I put the batteries in gently, slowly, savoring the slippery sensation of them sliding into the pink… uh… ahem. I put the batteries in AA toy (there is also AAA toy, for the record, but no batteries as of that night), turned it on and was ready to rock. I ran a bath, added girly bath stuff, and got in and started gettin’ busy… and I noticed that my new friend was, well, having performance problems. I turned it off, turned it on again, and it barely even moved.Then I turned it upside down and a ton of water came out.

You must be kidding me.

I am the only person I know who can fuck up a vibrator.

It was not waterproof.
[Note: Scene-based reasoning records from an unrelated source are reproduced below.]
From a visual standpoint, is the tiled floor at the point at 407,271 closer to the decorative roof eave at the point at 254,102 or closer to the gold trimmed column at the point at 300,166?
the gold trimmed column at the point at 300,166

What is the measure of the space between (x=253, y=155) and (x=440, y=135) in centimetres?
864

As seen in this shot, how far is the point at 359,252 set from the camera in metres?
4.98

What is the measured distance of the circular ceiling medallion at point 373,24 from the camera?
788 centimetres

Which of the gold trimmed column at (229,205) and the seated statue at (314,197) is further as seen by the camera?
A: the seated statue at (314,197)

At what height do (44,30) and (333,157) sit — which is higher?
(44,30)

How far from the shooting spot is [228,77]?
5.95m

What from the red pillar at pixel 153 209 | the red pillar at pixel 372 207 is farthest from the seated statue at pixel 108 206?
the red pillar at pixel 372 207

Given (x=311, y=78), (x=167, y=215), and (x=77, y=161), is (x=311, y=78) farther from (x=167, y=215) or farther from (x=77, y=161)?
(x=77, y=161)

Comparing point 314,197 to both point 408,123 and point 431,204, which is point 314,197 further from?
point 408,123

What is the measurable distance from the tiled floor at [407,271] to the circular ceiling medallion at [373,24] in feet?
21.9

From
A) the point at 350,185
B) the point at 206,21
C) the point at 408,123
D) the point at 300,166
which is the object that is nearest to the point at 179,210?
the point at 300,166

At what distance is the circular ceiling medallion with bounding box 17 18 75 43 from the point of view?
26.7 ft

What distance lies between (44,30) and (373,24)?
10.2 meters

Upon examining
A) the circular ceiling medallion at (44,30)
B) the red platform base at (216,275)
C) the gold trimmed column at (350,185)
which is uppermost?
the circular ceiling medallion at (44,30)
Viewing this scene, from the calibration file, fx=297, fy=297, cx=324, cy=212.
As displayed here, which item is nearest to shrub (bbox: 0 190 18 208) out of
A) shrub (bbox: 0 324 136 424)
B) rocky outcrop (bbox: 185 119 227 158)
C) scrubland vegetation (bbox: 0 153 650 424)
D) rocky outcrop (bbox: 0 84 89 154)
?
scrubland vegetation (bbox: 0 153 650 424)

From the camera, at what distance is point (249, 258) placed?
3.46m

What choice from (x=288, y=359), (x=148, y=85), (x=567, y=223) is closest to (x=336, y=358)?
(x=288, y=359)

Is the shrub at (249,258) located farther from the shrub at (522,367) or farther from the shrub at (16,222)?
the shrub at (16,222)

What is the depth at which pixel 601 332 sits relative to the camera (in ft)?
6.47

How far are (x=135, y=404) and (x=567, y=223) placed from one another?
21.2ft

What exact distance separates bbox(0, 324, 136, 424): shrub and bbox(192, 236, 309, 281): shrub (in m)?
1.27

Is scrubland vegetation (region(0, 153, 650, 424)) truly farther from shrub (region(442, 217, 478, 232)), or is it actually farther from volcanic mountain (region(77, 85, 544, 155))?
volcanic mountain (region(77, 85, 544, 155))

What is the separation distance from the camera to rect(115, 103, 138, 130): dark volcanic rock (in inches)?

AAA toy is. AA is not. Fuck! I may have cried a bit.

The Husband came up later and asked me if I found batteries. I totally lied. My own humiliation was enough. (Yes, then I blogged it, but whatever)

The next day, I had to get some groceries and figured I’d just pick up some batteries at the store and stifled my 15-year-old-boy giggles upon seeing this sign:

Yes, Melia, we are your battery Mecca! Come, shop, and look forward to a very, very happy ending!

I’m down with that, obscure vibrator-referencing sign. You’re a little scary, but that’s OK, surely I’m not the only person on the planet who goes grocery shopping for birthday cake and batteries, right?

(Sure, Melia, just remember that nobody in Stepford has RSVP’d to your dildo party, yet)

Yet, in my normal grocery frenzy, I managed to completely forget that I needed batteries. How? I don’t freaking know. I just did. I remembered right after I put all of my stuff on the belt and was given two choices for batteries… regular, “store brand,” and lithium “more power for the devices you rely on.”

Which did I get?

I seem to recall, a few years back, someone telling me that a certain bunny-shaped toy was a bit too much for their needs. Yeah, MJ, I’m talking about you. Can I just say how completely unimpressed I was? Lithium batteries and all. Sigh.

Two down… about 800 million to go. The things I do for the sake of bloggertainment.